Animal Rights Lawmaker Wants to NJ to Get Rid of Animal Cruelty Cops
Six weeks ago, the State Commission of Investigation issued a scathing report blasting the New Jersey Society for the Prevention of Cruelty to Animals for overstepping its bounds and failing to fulfill its core mission of protecting animals.
The SCI report described the group as a dysfunctional band of “gun-carrying wannabe cops” who take weeks to investigate animal cruelty complaints while sometimes unjustly harassing animal owners.
NJSPCA officers reportedly made illegal traffic stops and in one case threatened a dairy farmer with fines for not providing ample shade for cows in a pasture.
Now, Jersey’s leading animal rights legislator has introduced a measure that calls for the NJSPCA to be abolished as a state entity.
The measure, sponsored by state Sen. Ray Lesniak, D-Union, calls for county prosecutors and municipal humane law enforcement officers appointed by each town to be in charge of enforcing animal cruelty laws.
“The NJSPCA doesn’t have the resources to do it. They don’t have the experience of actual law enforcement. It’s a private organization," Lesniak said.
The NJSPCA is a private nonprofit agency that is funded by the fines paid by people found guilty of violating animal laws.
Under Lesniak’s bill, humane law enforcement officers, or HLEO’s, could be an appointed animal control officer or an officer with the local police department.
The HLEO would have to pass a background check and complete a humane law enforcement training course designed by the Police Training Commission and the Attorney General’s Office.
If the HLEO is an animal control officer, they could be authorized to carry a firearm after completing an approved training course.
After the legislation was given the green light by the state Senate Economic Growth Committee on Thursday, Lesniak proclaimed “this is a new day for enforcement of animal cruelty laws in the state of New Jersey, to bring it into professional law enforcement, this is a great day for people who care about animals being treated in a humane way.”
Lesniak said while his bill calls for the NJSPCA to be abolished, the county SPCAs in the state will continue to operate “not in law enforcement, but in helping with animal welfare.”
“This will actually get them more involved and focusing on animal welfare and animal protection, while the law enforcement takes care of animal cruelty.”
Lesniak’s bill calls for animal cruelty cases to be investigated only by law enforcement.
He added the Attorney General’s Office will “monitor the entire situation” and work with county officials to realign the system over the next 13 months.
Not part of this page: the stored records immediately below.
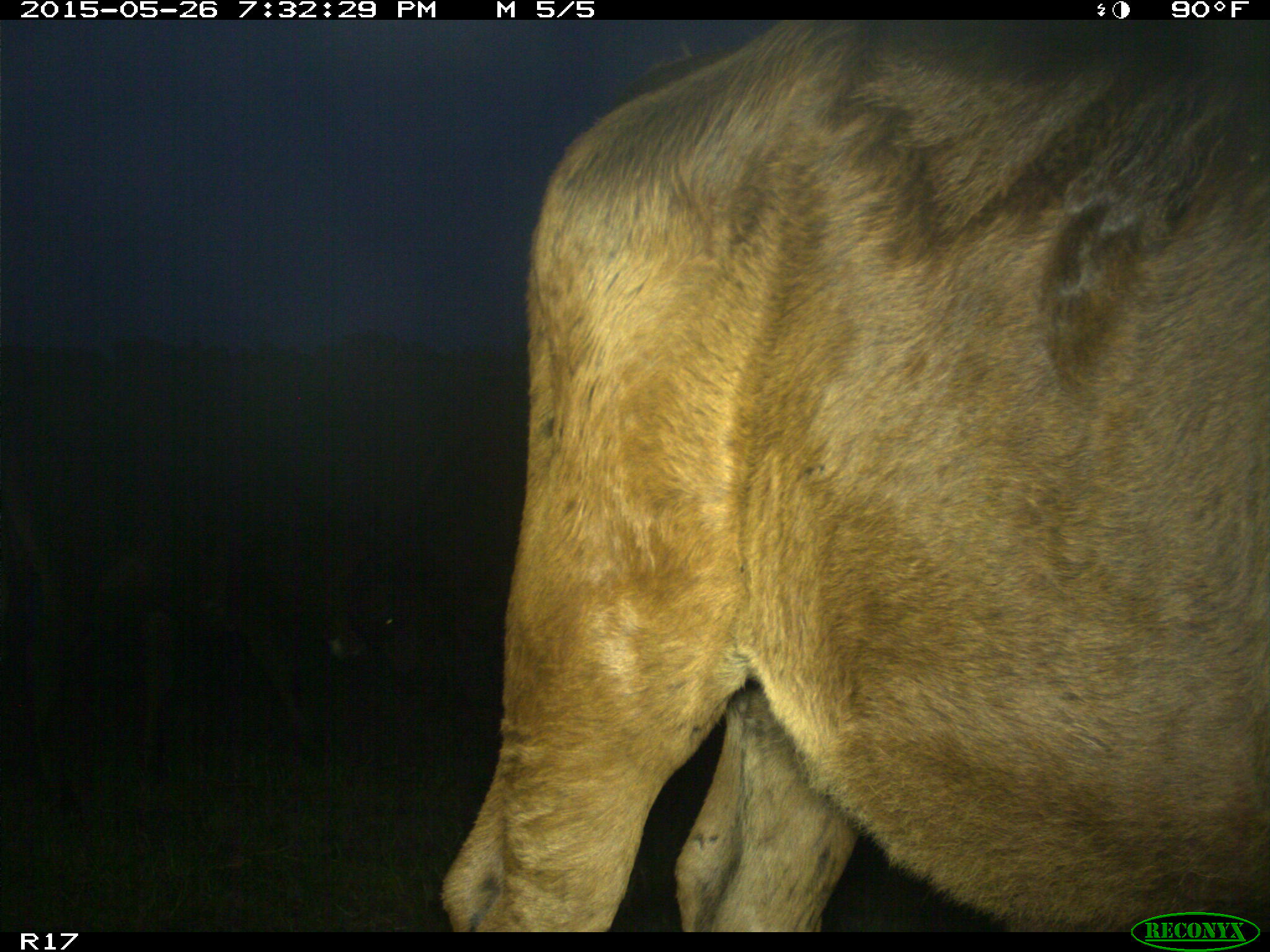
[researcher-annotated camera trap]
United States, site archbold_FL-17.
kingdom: Animalia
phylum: Chordata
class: Mammalia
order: Artiodactyla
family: Bovidae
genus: Bos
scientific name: Bos taurus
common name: domestic cow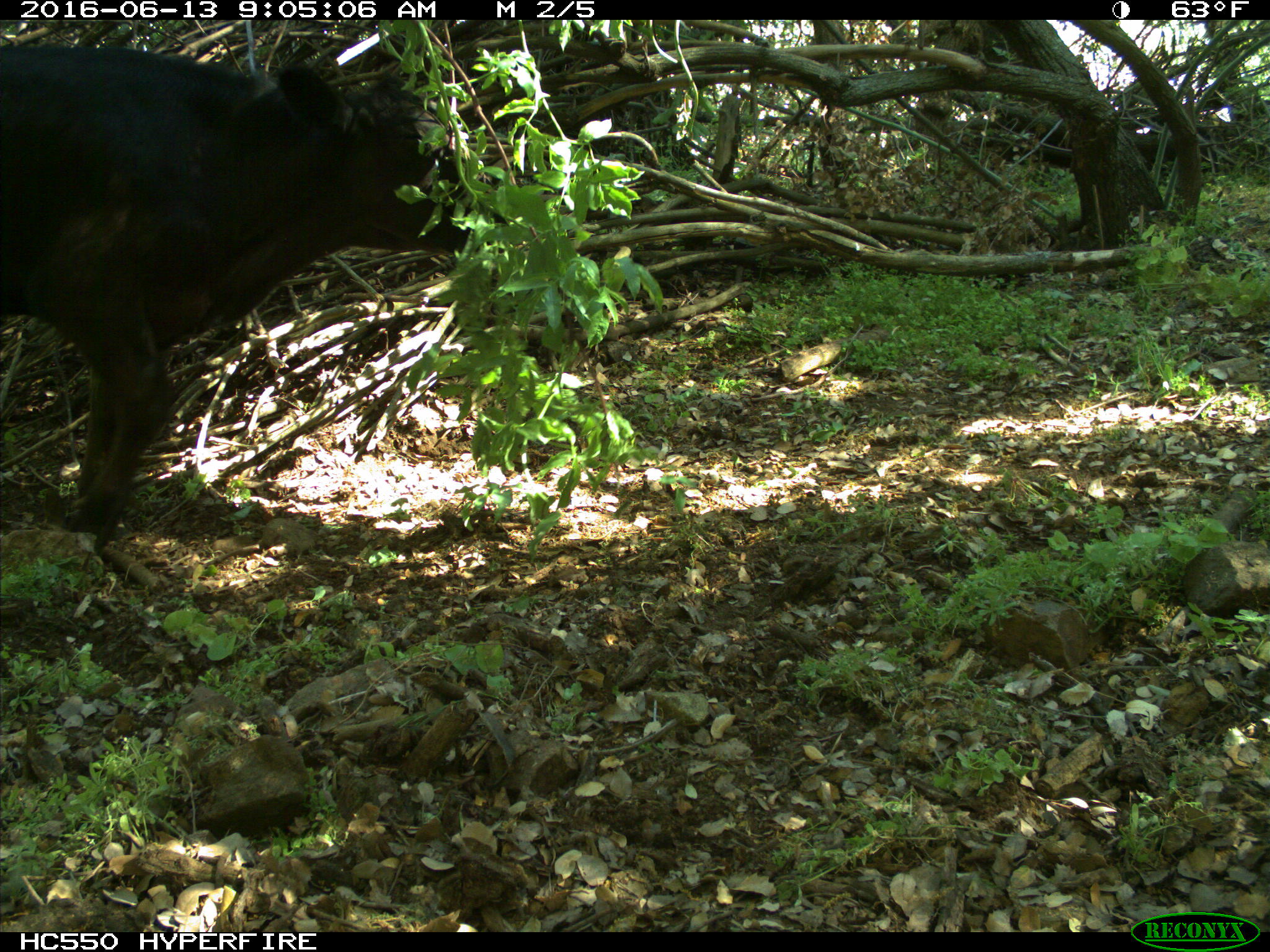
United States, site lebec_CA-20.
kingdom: Animalia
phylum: Chordata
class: Mammalia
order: Artiodactyla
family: Bovidae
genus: Bos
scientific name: Bos taurus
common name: domestic cow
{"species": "Bos taurus (domestic cow)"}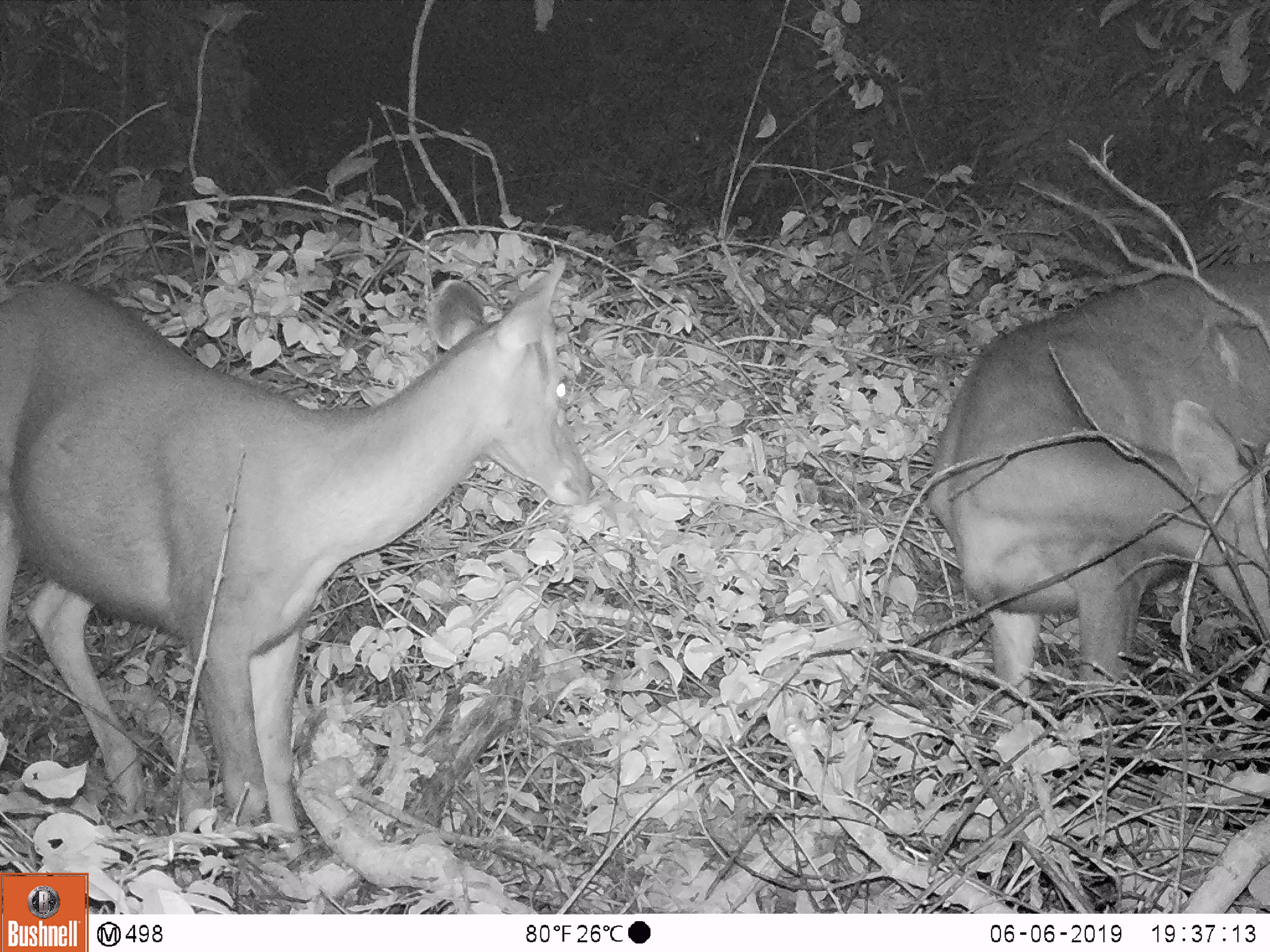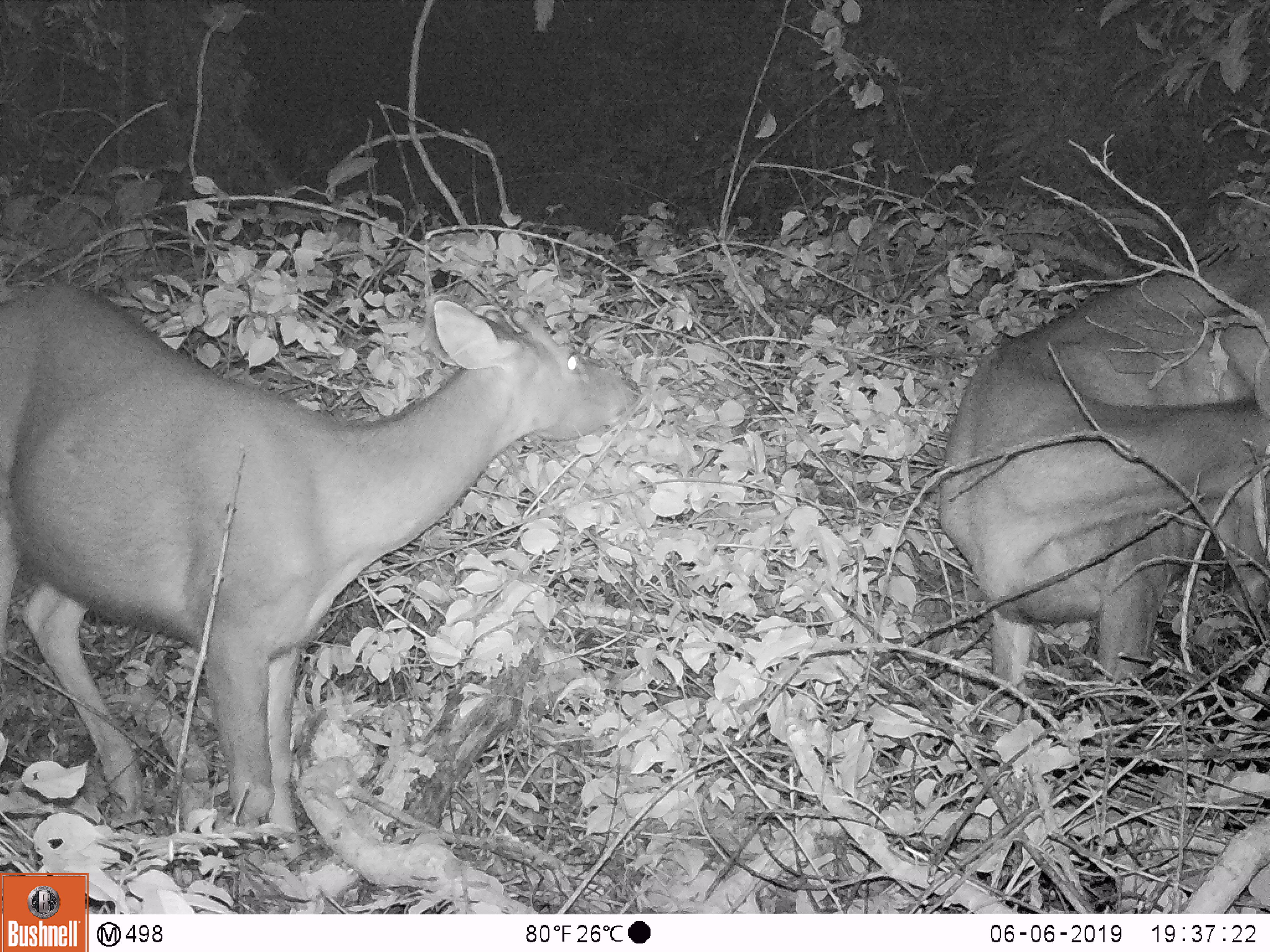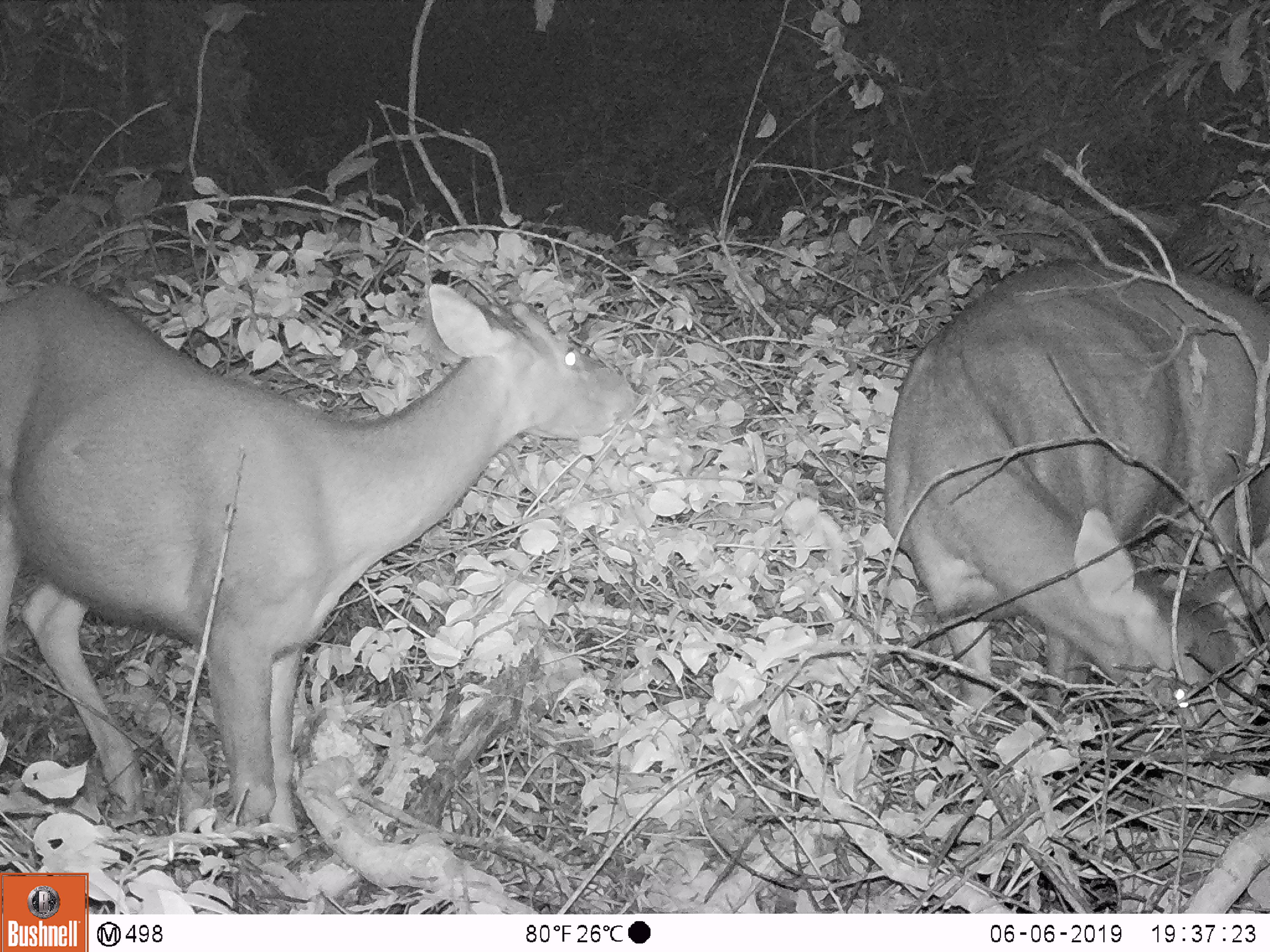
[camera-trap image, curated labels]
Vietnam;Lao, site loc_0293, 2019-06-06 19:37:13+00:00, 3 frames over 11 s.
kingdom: Animalia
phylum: Chordata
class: Mammalia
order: Artiodactyla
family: Cervidae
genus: Rusa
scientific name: Rusa unicolor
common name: sambar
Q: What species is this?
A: Sambar (Rusa unicolor).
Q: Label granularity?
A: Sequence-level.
Lesniak said his measure has universal support from every single animal welfare organization in New Jersey. But Timothy Martin, an associate with MBI GluckShaw, the lobbying firm that represents the NJSPCA, said the measure was misguided and should be reworked.
“We certainly believe that the New Jersey SPCA and this state could have a closer relationship,” he said.
“We don’t believe that eliminating the New Jersey SPCA and the infrastructure and the good volunteers who are well trained and well vetted is the right way to go.”
Martin said it would be a mistake to abolish the organization.
“We’re looking forward to working with the Senator and the Legislature in the future and closing the gaps and improving our relationship.”